It is not denied that the company falls under paragraph (a), as it has a capitalization of more than P l million, 10 and so must pay a minimum allowance of P50.00 a month. This amount is clearly covered by the increases prescribed in the CBA, which required a monthly increase (on the basis of 30 days) of P60.00 for 1974, to be increased by P30.00 in 1975 (to P90.00) and another P 30.00 in 1976 (to P120.00). The first increase in 1974 was already above the minimum allowance of P50.00, which was exceeded even more with the increases of Pl.00 for each of the next two years.

Even if the basis used were 26 days a month (excluding Sundays), the conclusion would remain unchanged as the raise in wage would be P52.00 for 1974, which amount was increased to P78.00 in 1975 and to P104.00 in 1976.

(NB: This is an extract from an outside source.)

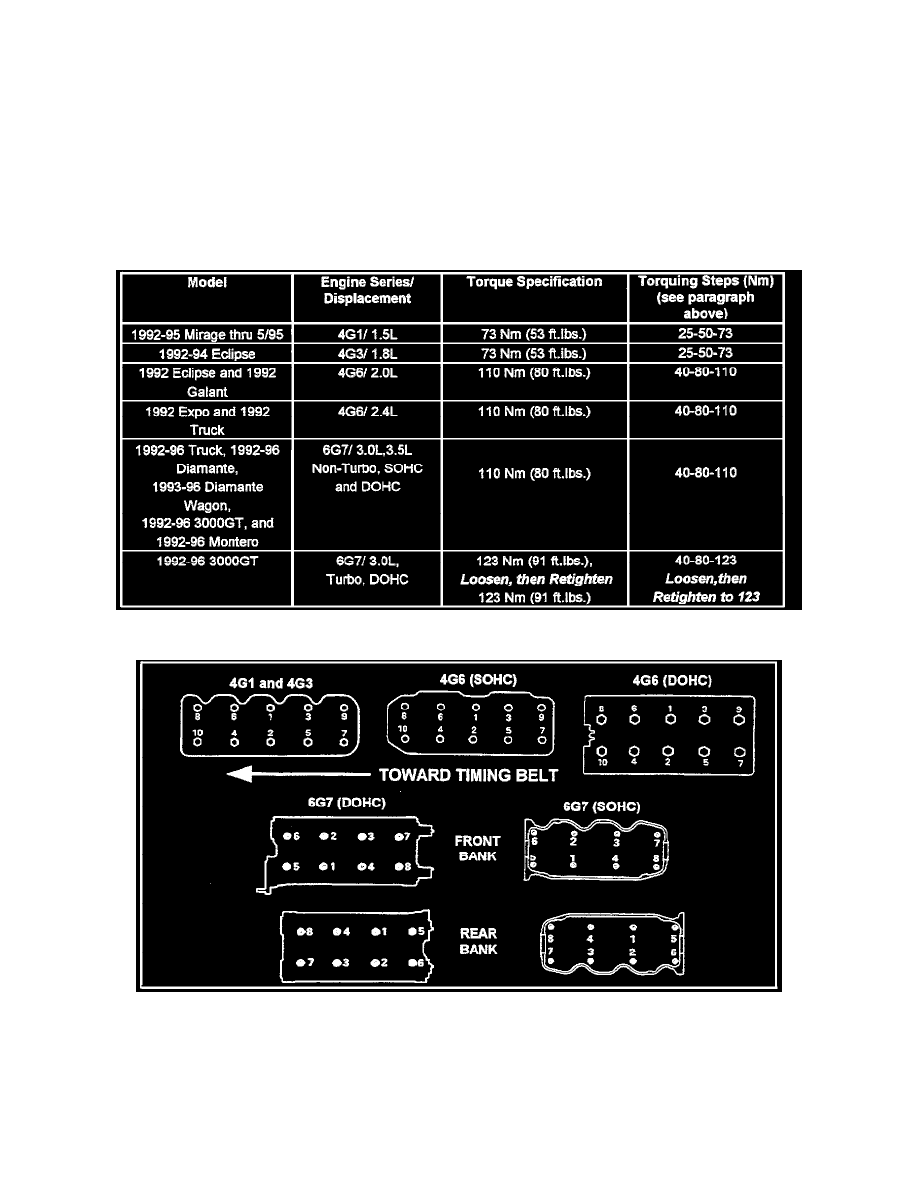 1992 Mitsubishi 3000gt Wiring Diagram Engine Library Cooling And Exhaust Cylinder Head Assembly Bolts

But the petitioners contend that the wage increases were the result of negotiation undertaken long before the promulgation of P.D. No. 525 and so should not be considered part of the emergency allowance decreed. In support of this contention, they cite Section 15 of the Rules implementing P.D. No. 525, providing as follows:

Nothing herein shall prevent the employer and his employees, from entering into any agreement with terms more favorable to the employees than those provided herein, or be construed to sanction the diminution of any benefits granted to the employees under existing laws, agreements, and voluntary practice.

Obviously, this section should not be read in isolation but must be related to the other sections above-quoted, to give effect to the intent and spirit of the decree. The meaning of the section simply is that any benefit over and above the prescribed allowances may still be agreed upon by the employees and the employer or, if already granted, may no longer be withdrawn or diminished.

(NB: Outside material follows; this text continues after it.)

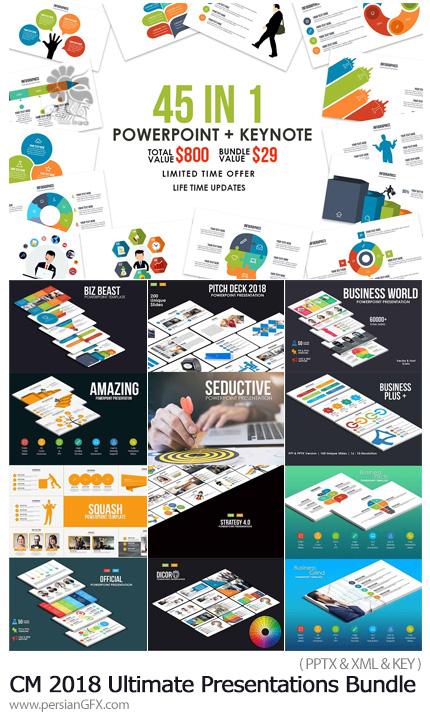 دانلود مجموعه قالب های آماده تجاری پاورپوینت - CreativeMarket 2018 Ultimate Presentations Bundle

The petitioners also maintain that the above-quoted Section 2 of CBA is invalid because it constitutes a waiver by the laborers of future benefits that may be granted them by law. They contend this cannot be done because it is contrary to public policy.

While the principle is correct, the application is not, for there are no benefits being waived under the provision. The benefits are already included in the wage increases. It is the law itself that considers these increases, under the conditions prescribed in LOI No. 174, as equivalent to, or in lieu of, the emergency allowance granted by P.D. No. 525.

In fact, the company agreed to grant the emergency allowance even before the obligation was imposed by the government. What the petitioners claim they are being made to waive is the additional P50.00 allowance but the truth is that they are not entitled to this because they are already enjoying the stipulated increases. There is no waiver of these increases.

Moreover, Section 2 provides that the wage increase shall be considered payment of any statutory increase of the minimum wage "as far as it will go," which means that any amount not covered by such wage increase will have to be made good by the company. In short, the difference between the stipulated wage increase and the statutory minimum wage will have to be paid by the company notwithstanding and, indeed, pursuant to the said article. There is no waiver as to this.

Curiously, Article 2 was produced verbatim in the collective bargaining agreement concluded by the petitioners with the company in 1977 after PLAC had been replaced by the new labor union formed by petitioners Evaristo and Biascan. 11 It is difficult to understand the petitioners' position when they blow hot and cold like this.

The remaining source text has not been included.